How Does Where People Live Affect Their Health?
Health has always been a fundamental social concern, but apprehension over health issues has escalated in recent years in the wake of extensive media coverage of disease outbreaks, the rapid spread of infectious diseases around the world, growing evidence of the health impacts of exposure to the by-products of industrialization, and anxieties about the availability and affordability of health care. Because environmental factors play a fundamental role in shaping human health, locational issues are of central importance to addressing health questions. A variety of place-based influences affect health, including physical circumstances (e.g. altitude, temperature regimes, and pollutants), social context (e.g., social networks, access to care, perception of risk behaviors), and economic conditions (e.g., quality of nutrition, access to health insurance). Because locational influences are myriad and constantly shifting, and because people themselves are moving around at unprecedented rates (Chapter 7), understanding the health impacts of where people live is one of the most challenging, yet important, contemporary geographical problems.
The influence of location on health is clear even at the global scale. The best way to reduce the worldwide burden of disease may be to provide individuals with ready access to clean water, adequate nutrition, and rudimentary sanitation, yet the availability of these “big three” basic needs differs greatly from place to place.

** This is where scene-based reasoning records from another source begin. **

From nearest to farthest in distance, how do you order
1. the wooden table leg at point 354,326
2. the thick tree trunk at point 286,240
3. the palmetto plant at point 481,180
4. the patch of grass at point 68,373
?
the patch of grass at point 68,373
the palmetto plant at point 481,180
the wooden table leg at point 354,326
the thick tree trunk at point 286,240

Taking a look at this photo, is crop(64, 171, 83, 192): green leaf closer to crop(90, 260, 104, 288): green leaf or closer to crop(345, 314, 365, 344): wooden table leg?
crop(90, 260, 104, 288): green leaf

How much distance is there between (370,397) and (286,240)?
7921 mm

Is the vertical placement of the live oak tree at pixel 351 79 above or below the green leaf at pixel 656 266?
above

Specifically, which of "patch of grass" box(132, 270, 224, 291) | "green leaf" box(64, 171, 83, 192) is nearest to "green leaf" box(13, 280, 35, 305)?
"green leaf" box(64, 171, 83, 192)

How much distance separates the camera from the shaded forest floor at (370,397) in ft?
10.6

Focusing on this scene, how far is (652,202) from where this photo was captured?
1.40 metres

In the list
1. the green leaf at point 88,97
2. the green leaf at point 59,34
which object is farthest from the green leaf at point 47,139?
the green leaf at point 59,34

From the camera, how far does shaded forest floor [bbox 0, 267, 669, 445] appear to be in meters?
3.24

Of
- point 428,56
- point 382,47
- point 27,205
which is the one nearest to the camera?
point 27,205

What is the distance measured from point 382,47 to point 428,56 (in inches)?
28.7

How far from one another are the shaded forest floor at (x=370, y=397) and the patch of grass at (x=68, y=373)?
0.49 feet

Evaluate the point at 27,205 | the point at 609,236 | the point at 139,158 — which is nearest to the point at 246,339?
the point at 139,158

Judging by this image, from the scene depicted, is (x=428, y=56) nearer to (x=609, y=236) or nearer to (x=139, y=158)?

People’s access to immunization is perhaps the next most important variable in the health picture, yet access to immunization often depends on social circumstances and the distribution of health care facilities.
Much has been learned in the past about geographical influences on health through mapping the spread of diseases, access to care, and the treatment and prevention of illness. Coming more fully to terms with the impacts of location on human health, however, requires documenting, modeling, and predicting human health outcomes at individual- to population-level scales, while accounting for
Human mobility (e.g., daily, weekly, seasonal, life course),
Socioeconomic circumstance (e.g., income status, age, education, gender),
Behavioral risk factors (e.g., smoking, drinking, drugs, diet),
Changing environment (e.g., climate change, industrial development, urban expansion),
Time course of disease (e.g., cancer latency, induction period),
Genetics (e.g., determinants of predisposition to disease).
Addressing some of the major health challenges of the 21st century requires developing increasingly sophisticated theories, methods, visualizations, and tools that can help account for the intersecting impacts of these six variables in different locations (Figure 6.1).
The global resurgence of vector-borne diseases such as malaria, dengue fever, yellow fever, and Lyme disease (Gubler, 1998) highlights the need to enhance understanding of the geographical dimensions of disease occurrence and spread. Malaria alone kills an
estimated 700,000 to 2.7 million people each year (Patz and Olson, 2006). The increasing movement of people and products is raising the specter of the spread of one of the most potent malaria vectors, Anopheles gambiae, from Africa to South America and Southeast Asia. Such an event occurred in the 1930s when A. gambiae was accidentally introduced to Brazil. A vigorous campaign to identify breeding areas and eradicate larvae was required during the 1930s and 1940s to avert a near disaster (Parmakelis et al., 2008). More sophisticated analyses of locational influences on malaria are vital to several current international initiatives aimed at halting the spread of malaria, including the Multilateral Initiative on Malaria, which is part of the United Nations Children’s Fund, United Nations Development Programme, World Bank, and World Health Organization Special Programme for Research and Training in Tropical Diseases.1
ROLE OF THE GEOGRAPHICAL SCIENCES
Traditionally, epidemiologists allocate risk for specific diseases such as cancer to specific causes, including willingness to participate in high-risk behaviors (e.g., smoking), nutritional status, age, genetic predisposition, and gene–environment interactions. Studies are usually based on experiments (e.g., case-control studies, cohort studies) aimed at evaluating whether a specific factor is associated with an increased risk of disease. Although useful, this approach often fails to take into account the range of locational influences that affect diseases or the temporal and spatial complexities that arise from disease latency and individual mobility through the life course. The geographical sciences have a role to play in addressing such matters. Building from an early focus on disease patterns, the geographical sciences are devoting attention to the development of models and visualizations that provide insight into space-time influences on health and disease (Jacquez et al., 2005a,b; Meliker et al., 2005). These models and visualizations
See www.mimalaria.org (accessed January 20, 2010).
help geographical scientists account for the impacts of exposure to potentially hazardous substances in different places (Meliker and Jacquez, 2007). Geographical scientists are also exploring ways of using remote sensing (satellite data and hyperspectral imagery) in the study of disease location and spread (Goovaerts et al., 2005; Avruskin et al., 2008).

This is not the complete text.